This game isn't online yet, but a video of a 100% playthrough can be found at the bottom of the page.
Success to Continue
In this game, play continually exhausts a limited resource, but successful play generates more of that resource. Every Extend is the first game that drew my attention taking this approach so explicitly. In Every Extend, a player's only attack is killing themselves by exploding, but their explosions cause chain reactions. Long explosion chains earn extra lives. But this idea is at the heart of several old arcade games, where big scores, earned by risky play, give extra lives. See Pac-Man or especially Robotron.
Long-Term Goals and Shops
Games keep players hooked best, in the long term, when they provide clear short, medium, and long term goals without overwhelming players. Many important game design tools work towards this end. Leveling in RPGs, like in Fire Emblem, promises long-term progress and gameplay evolution. Well-crafted narratives, like in Suikoden 2, work at short, medium, and long time scales; wanting to know what happens next (in the small and in the large) is an implicit goal. Empty slots in a menu interface, like the screen for souls in Castlevania: Aria of Sorrow, or the pokemon list in Pokemon, can be a very powerful implicit long-term goal, urging completion. Side passages in levels that can be seen but not reached from early play, like in Super Metroid or Legacy of the Wizard, work organically as mid or long term goal, especially when combined with changing player mobility options. Delayed resolution of tasks, as happens in Animal Crossing, provides a different way of hooking players, where seeing the results of completing a goal becomes its own time offset goal. Simply watching your player traverse a zoomed out, iconic, linear map, as in Ghost and Goblins or Castlevania, and getting a frame of reference for progress, can be a subtle long term goal. More immediate as a goal is actively filling in an incomplete map, as in Castlevania: Symphony of the Night or Super Mario World, with seeing the full map being the ultimately long term goal. Getting access to levels that are visible, but not accessible, from a menu interface, as in Tony Hawk Pro Skater or Angry Birds, or Guitar Hero, serves as an obvious long term goal structure. Another organic long term goal structure puts players in open world spaces where some regions are much, much more dangerous than others, and then requires players to learn how to get powerful enough to survive those dangerous regions, as in the overworld in The Bard's Tale, the overworld in Dragon Warrior, and the general game flow of Everquest./* achievements. player abilities. Sims/SimCity/Civ*/
An approach widely adopted by flash games for long term goals is having a single, global shop. Structurally, players alternate between a gameplay section, where they earn money, and the store, where they upgrade their capabilities. Crucially, from the very first moment of play, the store offers goodies and upgrades players can't afford or haven't unlocked. As play continues, players earn money and slowly acquire all the goods in the shop. This, in turn, let's the achieve more in the gameplay section. In addition to providing short, mid, and long term goals, this structure also balances game difficulty for varying player skill levels. Hedgehog Launch 2, Learn to Fly 2, and Burrito Bison are examples of this approach in the Flash gaming scene. I also use this approach in phoenix ashes, along with Racing Comrade and The Fairview Horror.

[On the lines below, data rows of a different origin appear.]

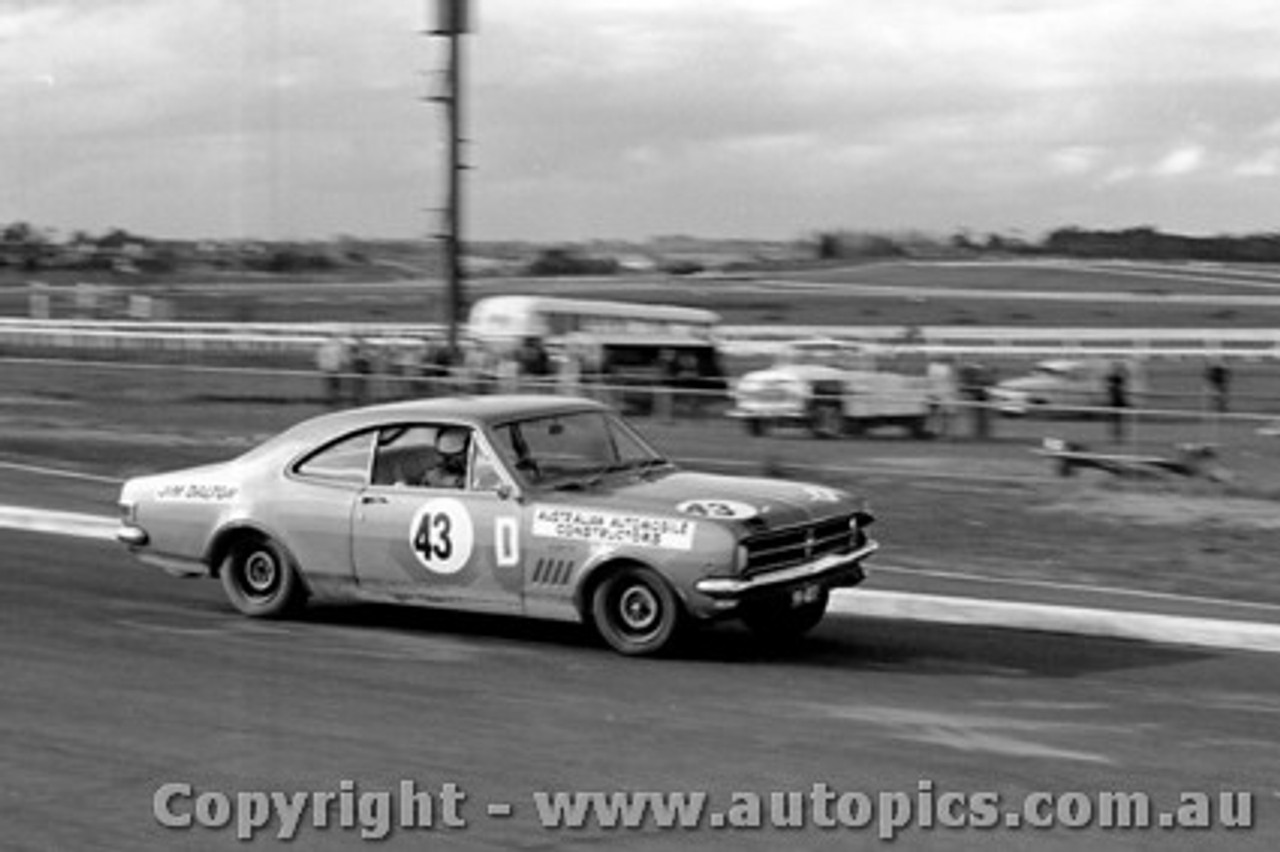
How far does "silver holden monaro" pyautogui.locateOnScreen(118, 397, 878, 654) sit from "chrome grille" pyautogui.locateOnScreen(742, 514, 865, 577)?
0.04ft

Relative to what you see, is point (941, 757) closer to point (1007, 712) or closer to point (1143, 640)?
point (1007, 712)

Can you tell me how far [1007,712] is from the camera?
9.09 metres

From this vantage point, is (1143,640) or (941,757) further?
(1143,640)

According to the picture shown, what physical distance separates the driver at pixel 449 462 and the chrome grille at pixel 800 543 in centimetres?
177

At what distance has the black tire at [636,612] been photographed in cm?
1026

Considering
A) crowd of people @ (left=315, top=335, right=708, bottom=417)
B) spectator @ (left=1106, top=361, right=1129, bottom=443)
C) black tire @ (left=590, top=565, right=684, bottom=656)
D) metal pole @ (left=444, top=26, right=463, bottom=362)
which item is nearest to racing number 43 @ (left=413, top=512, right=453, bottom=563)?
black tire @ (left=590, top=565, right=684, bottom=656)

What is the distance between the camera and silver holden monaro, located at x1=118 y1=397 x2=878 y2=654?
1023 cm

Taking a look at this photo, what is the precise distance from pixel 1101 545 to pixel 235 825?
1170 cm

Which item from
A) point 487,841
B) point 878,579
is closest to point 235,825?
point 487,841

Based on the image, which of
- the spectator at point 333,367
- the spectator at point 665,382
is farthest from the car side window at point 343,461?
the spectator at point 333,367

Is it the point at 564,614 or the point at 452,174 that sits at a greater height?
the point at 452,174

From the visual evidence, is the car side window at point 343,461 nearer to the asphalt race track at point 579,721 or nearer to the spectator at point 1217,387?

A problem any linear skill-based game faces is the situation of providing a challenge that is too difficult for a player. If a player encounters a challenge that is too easy, they'll breeze by it and forget it. That's not an optimal experience, but it's forgivable, or even forgettable. But if a player encounters a challenge that halts their progress, and they fail a few times, they'll often quit playing.
A recent design style, most easily seen in Angry Birds, is to make any challenge that prevents progress quite easy, but then add tiers of optional achievements to provide challenges for players who can handle it. So, a novice player might finish many Angry Birds level with only one star out of three, but a good player might consistently get three stars on every level.

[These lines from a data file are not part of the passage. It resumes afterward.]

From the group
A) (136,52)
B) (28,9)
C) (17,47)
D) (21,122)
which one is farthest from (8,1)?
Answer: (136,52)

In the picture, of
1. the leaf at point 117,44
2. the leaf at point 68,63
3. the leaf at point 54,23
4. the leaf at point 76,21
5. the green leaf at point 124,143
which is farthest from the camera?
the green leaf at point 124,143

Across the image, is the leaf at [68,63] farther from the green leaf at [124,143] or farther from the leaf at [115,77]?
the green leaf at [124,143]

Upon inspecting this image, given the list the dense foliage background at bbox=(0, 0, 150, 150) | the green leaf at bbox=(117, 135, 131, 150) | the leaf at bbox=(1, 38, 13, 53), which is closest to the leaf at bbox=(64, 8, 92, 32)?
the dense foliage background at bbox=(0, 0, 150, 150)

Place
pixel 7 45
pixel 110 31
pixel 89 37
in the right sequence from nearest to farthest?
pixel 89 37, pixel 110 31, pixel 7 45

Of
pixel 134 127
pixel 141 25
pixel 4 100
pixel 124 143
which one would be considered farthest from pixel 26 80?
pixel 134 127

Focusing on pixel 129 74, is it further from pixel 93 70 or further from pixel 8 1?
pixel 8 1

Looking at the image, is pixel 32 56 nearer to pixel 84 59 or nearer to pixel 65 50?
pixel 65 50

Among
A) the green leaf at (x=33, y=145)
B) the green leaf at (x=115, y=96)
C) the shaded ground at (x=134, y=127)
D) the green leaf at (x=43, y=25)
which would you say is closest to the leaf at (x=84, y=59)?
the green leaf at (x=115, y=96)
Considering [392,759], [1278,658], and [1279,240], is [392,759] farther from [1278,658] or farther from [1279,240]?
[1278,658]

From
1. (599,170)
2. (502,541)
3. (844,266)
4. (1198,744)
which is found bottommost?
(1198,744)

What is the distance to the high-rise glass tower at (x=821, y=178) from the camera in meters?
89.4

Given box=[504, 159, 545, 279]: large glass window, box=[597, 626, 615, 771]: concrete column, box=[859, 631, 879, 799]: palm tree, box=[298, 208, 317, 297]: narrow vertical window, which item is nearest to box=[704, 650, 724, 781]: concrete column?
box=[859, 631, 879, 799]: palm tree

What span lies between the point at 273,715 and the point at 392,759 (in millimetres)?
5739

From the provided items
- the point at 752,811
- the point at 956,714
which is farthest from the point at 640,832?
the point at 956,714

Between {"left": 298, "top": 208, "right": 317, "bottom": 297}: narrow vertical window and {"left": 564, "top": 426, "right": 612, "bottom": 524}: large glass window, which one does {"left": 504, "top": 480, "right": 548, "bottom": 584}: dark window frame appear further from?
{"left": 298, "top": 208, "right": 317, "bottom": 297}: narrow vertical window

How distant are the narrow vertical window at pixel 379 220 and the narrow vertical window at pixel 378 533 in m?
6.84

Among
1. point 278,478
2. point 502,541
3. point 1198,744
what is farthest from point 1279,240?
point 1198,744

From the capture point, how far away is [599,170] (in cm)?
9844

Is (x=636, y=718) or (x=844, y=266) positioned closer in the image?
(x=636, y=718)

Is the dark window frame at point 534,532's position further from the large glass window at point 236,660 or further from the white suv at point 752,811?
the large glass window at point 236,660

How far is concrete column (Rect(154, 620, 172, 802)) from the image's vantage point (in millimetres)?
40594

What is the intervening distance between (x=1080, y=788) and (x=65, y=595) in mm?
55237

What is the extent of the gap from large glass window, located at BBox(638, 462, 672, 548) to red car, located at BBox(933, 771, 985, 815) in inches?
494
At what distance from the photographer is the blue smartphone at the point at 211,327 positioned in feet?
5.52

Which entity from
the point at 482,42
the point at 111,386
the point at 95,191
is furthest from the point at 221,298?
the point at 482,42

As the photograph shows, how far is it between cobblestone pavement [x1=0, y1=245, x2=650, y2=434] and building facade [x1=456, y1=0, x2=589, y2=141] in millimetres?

Angry Birds gets a second benefit from this design style. If a player does get stuck on a level, rather than simply quitting, they have the option of returning to levels they've already beaten with one star, to see if they can get two or three stars. This at once keeps them playing, gives them a break from the challenge that is frustrating them, and gives them practice that might help them play better when they return to the level that had stopped their progress.
It's quite a tidy design, and it allows Angry Bird to provide hard challenges without loosing players in the process. The only real downside of this technique, which is a great technique, is that it doesn't generally make sense for games that are oriented around a narrative. Being able to instantly replay previous challenges rarely fits in the context of a story.

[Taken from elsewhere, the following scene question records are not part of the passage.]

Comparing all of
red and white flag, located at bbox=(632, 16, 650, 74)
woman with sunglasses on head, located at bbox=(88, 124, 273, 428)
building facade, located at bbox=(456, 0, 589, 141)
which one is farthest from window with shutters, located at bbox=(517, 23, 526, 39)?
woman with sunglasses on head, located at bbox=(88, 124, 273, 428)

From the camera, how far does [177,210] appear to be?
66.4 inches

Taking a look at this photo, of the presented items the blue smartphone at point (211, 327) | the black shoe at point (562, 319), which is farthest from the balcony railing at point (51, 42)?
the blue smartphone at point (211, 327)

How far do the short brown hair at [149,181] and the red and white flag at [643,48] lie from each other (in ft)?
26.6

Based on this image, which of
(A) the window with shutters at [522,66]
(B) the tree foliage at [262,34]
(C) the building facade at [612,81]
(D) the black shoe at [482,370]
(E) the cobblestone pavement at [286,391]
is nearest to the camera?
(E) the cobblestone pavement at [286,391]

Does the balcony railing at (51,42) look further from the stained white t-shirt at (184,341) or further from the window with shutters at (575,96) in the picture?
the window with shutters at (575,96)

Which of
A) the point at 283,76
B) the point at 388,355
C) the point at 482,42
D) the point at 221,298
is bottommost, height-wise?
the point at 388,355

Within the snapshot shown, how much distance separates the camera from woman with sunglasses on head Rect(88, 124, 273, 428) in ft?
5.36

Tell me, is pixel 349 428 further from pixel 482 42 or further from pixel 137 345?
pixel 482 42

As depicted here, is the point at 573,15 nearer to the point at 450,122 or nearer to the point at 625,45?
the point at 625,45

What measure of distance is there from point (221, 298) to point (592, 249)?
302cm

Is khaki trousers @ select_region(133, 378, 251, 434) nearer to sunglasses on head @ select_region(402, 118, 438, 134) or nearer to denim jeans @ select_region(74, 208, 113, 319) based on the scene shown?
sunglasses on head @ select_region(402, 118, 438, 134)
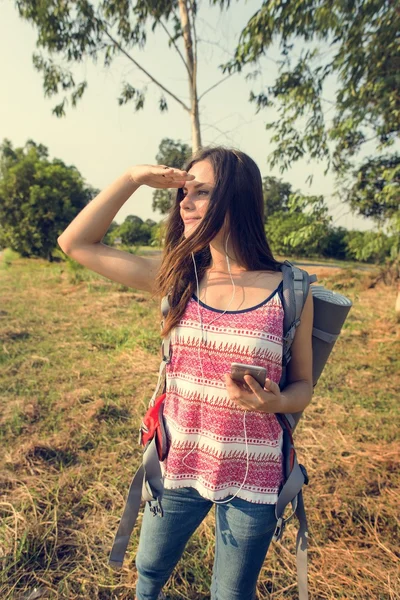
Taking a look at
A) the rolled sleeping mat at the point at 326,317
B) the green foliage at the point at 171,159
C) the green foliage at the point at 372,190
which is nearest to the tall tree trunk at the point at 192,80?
the green foliage at the point at 171,159

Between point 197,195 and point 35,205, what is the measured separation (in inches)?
568

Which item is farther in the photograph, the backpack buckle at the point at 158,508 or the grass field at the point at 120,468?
the grass field at the point at 120,468

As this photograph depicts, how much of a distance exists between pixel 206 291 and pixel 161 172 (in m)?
0.41

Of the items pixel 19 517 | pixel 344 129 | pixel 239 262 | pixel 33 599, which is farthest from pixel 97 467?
pixel 344 129

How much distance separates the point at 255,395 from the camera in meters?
1.07

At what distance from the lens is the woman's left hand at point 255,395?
3.39 ft

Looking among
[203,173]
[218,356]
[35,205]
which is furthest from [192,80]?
[35,205]

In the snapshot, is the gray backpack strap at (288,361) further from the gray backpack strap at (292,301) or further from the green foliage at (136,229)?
the green foliage at (136,229)

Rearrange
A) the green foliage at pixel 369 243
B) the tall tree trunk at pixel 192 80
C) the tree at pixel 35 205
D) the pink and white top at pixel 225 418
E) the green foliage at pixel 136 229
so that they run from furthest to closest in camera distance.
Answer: the green foliage at pixel 136 229
the tree at pixel 35 205
the tall tree trunk at pixel 192 80
the green foliage at pixel 369 243
the pink and white top at pixel 225 418

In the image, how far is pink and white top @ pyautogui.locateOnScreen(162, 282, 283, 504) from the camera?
1.18 m

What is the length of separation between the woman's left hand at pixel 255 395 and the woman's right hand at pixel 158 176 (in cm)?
65

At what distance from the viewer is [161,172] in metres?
1.29

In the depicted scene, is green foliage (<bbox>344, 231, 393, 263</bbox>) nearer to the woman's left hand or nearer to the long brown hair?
the long brown hair

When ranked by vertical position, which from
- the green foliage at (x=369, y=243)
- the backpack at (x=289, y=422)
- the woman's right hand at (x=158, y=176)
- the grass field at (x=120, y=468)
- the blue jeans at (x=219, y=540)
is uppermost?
the woman's right hand at (x=158, y=176)
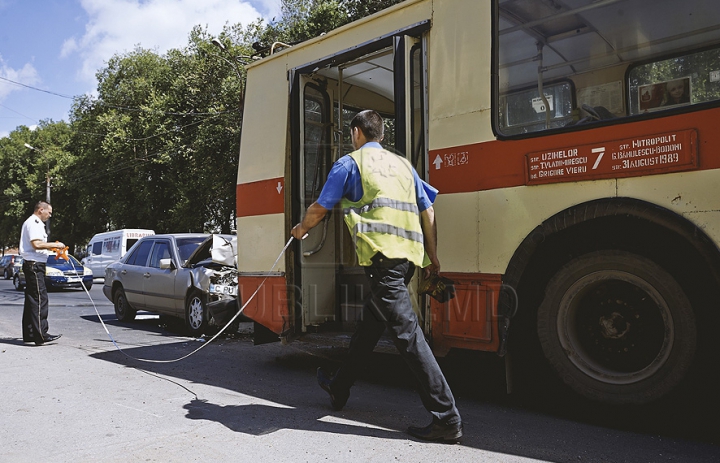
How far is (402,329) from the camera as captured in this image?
146 inches

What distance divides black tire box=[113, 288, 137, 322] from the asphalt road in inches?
180

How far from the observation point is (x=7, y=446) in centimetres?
367

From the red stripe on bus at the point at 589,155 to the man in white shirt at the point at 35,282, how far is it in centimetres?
555

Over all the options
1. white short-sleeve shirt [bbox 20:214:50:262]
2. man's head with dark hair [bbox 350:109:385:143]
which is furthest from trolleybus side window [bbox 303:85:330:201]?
white short-sleeve shirt [bbox 20:214:50:262]

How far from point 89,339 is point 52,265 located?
50.0 feet

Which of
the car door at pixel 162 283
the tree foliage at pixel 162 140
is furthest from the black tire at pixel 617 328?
the tree foliage at pixel 162 140

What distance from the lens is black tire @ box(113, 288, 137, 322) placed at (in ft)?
36.1

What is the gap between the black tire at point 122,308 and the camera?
36.1ft

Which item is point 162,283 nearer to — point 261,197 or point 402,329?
point 261,197

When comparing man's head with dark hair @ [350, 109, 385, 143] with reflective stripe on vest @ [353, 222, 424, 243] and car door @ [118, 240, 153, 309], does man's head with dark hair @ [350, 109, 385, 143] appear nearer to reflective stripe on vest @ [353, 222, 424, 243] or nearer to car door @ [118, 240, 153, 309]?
reflective stripe on vest @ [353, 222, 424, 243]

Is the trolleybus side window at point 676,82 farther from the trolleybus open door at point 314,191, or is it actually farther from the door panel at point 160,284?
the door panel at point 160,284

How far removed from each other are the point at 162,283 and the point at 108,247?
17033 mm

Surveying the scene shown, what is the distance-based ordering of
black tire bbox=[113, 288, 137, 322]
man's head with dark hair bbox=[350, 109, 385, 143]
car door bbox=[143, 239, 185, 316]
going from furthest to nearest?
black tire bbox=[113, 288, 137, 322] → car door bbox=[143, 239, 185, 316] → man's head with dark hair bbox=[350, 109, 385, 143]

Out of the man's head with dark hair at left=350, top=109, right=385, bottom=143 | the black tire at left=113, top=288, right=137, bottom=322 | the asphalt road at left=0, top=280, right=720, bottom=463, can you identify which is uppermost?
the man's head with dark hair at left=350, top=109, right=385, bottom=143
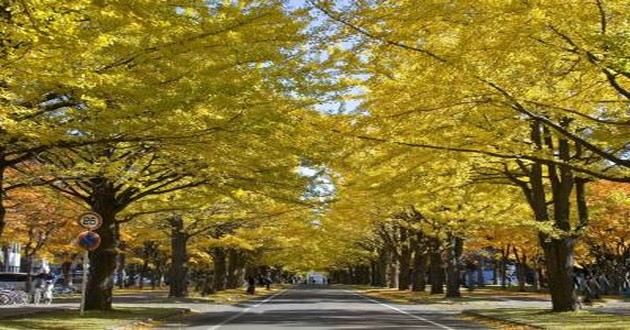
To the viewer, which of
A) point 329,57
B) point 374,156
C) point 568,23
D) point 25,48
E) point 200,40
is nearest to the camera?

Outside the mobile / flash context, variations of this approach can also be seen in games like Kirby's Canvas Curse, New Super Mario Brothers, Yoshi's Island, and Super Mario 64, each of which provide easier normal paths and then a large amount of harder optional goals for replay and extra challenge.
In my Long-Term Goals section, I mention that goals be fractal, with short, mid, and long time range goals being juggled. In my mini-essay on level design here, I claim the arrangement of paths and space in levels should be similarly structured. Thinking of change at different frequencies, for all sorts of game assets and structures, is an essential skill much more broadly and often the easiest way to tell good games from bad ones.
Phoenix Ashes takes this approach to the spacing of bosses and minibosses as well. 4-6 normal levels pass before a boss or miniboss encounter. Usually, 2 miniboss encounters precede a big boss encounter. In the narrative, the characters are focused on the approaching boss encounters (of which there are 4), while noting in passing the miniboss encounters.
Additionally, some powerups are more interesting than others, particular new player ships. Those powerups are unlocked after miniboss or boss encounters. The less interesting powerups are unlocked on regular levels.
As one extra beat of change, new enemies are revealed every several levels. Weak enemies are introduced quickly in the first 25 levels, upgraded enemies are introduced more slowly over the next 25 levels, and nasty combinations of upgraded enemeis are introduced over the last 25 levels. This is high frequency, constant change over which the slower introductions of miniboss and boss play out.
The goal here is this: players should always be noticing noteworthy change and variation. But they should also be anticipating larger scale change and challenge, which should happen less frequently or rarely depending on its scale and telegraphed accordingly before it happens.